Madre Eusebia Arrigoni – Fundadora
Notas autobiográficas
 
“Filhas, tudo o que fizerem, façam-no pelo amor de Deus. Lembrem que Jesus considerará como feito a Ele tudo o que fizermos a quem sofre. Mesmo um só copo de água, dado em nome dele, terá sua recompensa. Lembrem sempre disso...”.
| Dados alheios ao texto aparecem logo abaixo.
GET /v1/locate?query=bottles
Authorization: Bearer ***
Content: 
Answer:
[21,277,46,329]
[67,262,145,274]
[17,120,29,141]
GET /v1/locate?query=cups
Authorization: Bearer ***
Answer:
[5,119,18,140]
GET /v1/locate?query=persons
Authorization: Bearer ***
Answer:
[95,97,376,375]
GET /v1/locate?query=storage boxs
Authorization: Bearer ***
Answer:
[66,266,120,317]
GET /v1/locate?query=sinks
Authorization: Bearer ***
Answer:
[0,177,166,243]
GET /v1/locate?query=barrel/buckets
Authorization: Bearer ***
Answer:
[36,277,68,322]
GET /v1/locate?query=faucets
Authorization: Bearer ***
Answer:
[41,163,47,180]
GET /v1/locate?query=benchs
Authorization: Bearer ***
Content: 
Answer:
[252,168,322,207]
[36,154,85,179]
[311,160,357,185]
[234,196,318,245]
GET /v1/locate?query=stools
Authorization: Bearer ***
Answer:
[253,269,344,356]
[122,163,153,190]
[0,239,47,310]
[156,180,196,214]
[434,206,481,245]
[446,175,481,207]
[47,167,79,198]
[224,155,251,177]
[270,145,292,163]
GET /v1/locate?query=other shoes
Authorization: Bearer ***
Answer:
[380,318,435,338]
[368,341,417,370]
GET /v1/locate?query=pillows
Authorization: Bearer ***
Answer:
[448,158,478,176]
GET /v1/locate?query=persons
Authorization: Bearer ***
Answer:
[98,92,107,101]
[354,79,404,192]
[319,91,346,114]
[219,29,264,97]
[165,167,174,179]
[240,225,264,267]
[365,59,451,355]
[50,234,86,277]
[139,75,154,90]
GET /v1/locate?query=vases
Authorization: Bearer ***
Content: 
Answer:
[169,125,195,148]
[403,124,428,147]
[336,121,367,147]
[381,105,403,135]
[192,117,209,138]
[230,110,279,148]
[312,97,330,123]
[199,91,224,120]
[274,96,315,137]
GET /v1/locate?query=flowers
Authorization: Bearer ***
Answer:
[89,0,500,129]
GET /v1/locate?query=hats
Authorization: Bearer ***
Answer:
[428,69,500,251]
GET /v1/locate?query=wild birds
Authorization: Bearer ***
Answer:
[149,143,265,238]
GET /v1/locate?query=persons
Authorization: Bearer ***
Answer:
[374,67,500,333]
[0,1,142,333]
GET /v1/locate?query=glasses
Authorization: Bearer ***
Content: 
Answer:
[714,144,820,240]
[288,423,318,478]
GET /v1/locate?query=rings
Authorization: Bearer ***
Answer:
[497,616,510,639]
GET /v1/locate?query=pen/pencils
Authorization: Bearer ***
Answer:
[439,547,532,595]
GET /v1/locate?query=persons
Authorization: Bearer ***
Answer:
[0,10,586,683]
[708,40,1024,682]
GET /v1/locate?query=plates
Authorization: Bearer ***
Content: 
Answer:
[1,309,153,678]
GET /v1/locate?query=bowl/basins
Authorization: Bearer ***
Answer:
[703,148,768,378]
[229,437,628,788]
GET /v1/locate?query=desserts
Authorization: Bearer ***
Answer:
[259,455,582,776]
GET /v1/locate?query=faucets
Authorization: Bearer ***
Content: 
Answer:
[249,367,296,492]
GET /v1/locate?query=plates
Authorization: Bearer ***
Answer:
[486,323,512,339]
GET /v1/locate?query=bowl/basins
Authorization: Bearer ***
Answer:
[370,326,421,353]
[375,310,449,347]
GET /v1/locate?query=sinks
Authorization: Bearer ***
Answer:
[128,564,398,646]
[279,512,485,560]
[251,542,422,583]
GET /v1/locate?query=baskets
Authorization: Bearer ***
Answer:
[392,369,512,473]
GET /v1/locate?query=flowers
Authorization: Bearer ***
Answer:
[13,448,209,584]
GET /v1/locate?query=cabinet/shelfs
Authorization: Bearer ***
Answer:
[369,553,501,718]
Madre Eusébia, em seu leito de morte
 
“Meu nome é Teresa Raviglione e tenho 78 anos. Nasci em Vercelli e meu pai tinha uma horta. Fecho meus olhos cansados e me vejo menina de 10 anos. Estou cheia de vontade de viver e de ajudar aos outros. Foi neste tempo que conheci Madre Eusébia. Meu pai ia ao mercado para vender verdura. Bem cedo ele carregava o carro com cestos de verdura fresca e eu torcia para que ele não conseguisse vender tudo e sobrasse um pouco para levar para a Madre Eusébia. Naquela época ela tinha muita dificuldade de alimentar os pobres sem o sacrifício e a caridade do povo de Vercelli.
Pelas 7:30 da manhã, quando meu pai já estava há três horas no mercado, eu saía para lá. Chegando, olhava o que tinha sobrado e pedia a papai se podia ir avisar a Madre que tinha verdura para pegar. Tendo a permissão, que jamais me foi negada, corria avisar a Madre. Encontrava-a na cozinha, no meio dos fogões, sem se cansar, sempre sorridente e pronta para dizer doces palavras a seus pobres.
Logo que me via, sorria e perguntava em dialeto milanês: “Você está aqui, menina?” Depois de ter falado do que tinha sobrado ela me oferecia um café pingado quente.
Eu, vendo aqueles pobrezinhos por aí, deixava de lado o café e me oferecia para descascar batatas ou varrer. Madre Eusébia me olhava e fazia-me sentir a menina mais feliz do mundo.

Teresa Raviglione
 
“Um dia, no refeitório, a venerável Madre depois de haver corrigido uma irmã que tinha tratado indelicadamente um doente, nos fez uma palestra sobre a caridade. Eu a via, de braços abertos, como Jesus na cruz, e dizia: “Filhas, se vier tentação de bater num pobre doente, não o façam, venham bater a mim porque eles são a pupila dos olhos de Deus”. Chorava ao dizer tais palavras.”

Irmã Elia Cazzaniga
 
“A Santa Madre nos recomendava de amar muito os pobres e sobretudo os deficientes. Um dia, eu a vi falando com um senhor e dizer-lhe: “Traga-o logo”. O homem respondeu: “Madre, bati em tantas portas, ouvindo recusa em todas. Esperava o mesmo aqui”. A Madre disse: “Me ofendo, senhor, eles são os meus tesouros”. Eu estava longe de considerar aquela criancinha um tesouro. Humanamente era um monstro. Tinha uma cabeça de 5 quilos e o corpo de 1 quilo. Ao cair da noite, a Madre nos reuniu para recomendar este pobrezinho, seu tesouro. Nós nos olhávamos com tristeza. Ela intuiu logo. Ela pegou o pobrezinho, deu-lhe a chupeta para mostrar como deveríamos tratá-lo. Nós estávamos assustadas. Ela estava cheia de amor e fé. Vê-la era encantador. Nos disse: “Filhas, façam isso de boa vontade e nada acontecerá. Deus está conosco”. Tal fizemos e nunca nos aconteceu nada.
Passado um ano, o menino pegou bronquite. A Madre o tomou a seus cuidados para deixar as outras tranqüilas. Por longo tempo ela o tinha em seu quarto. Finalmente melhorou. Toda contente, a Madre dizia: “Vejam, minhas filhas, meu tesouro está curado!”.

Irmã Brigida Bertacchi
 
“A cara Madre tinha um coração grande com todos, especialmente com os pobres. Ela assumia o cuidado dos doentes mais asquerosos, por medo que nós não cuidássemos direito deles. Sempre forte, mas alegre e generosa, fazia-se tudo para todos”.

Irmã Beatrice Mazzarelli
 
“Abandonada pela mãe, ainda criança, fui levada ao Instituto Santo Eusébio. Lembro que a cara Madre Fundadora era como uma mãe para nós, pobrezinhos, abandonados. Fazia de tudo para nos alegrar e nos dava balas. Tinha uma grande caridade. O Senhor disse: “Se derem um copo de água a um pobre por amor de mim, conquistarão o paraíso”. Ela nos deu muito mais do que um copo de água!”.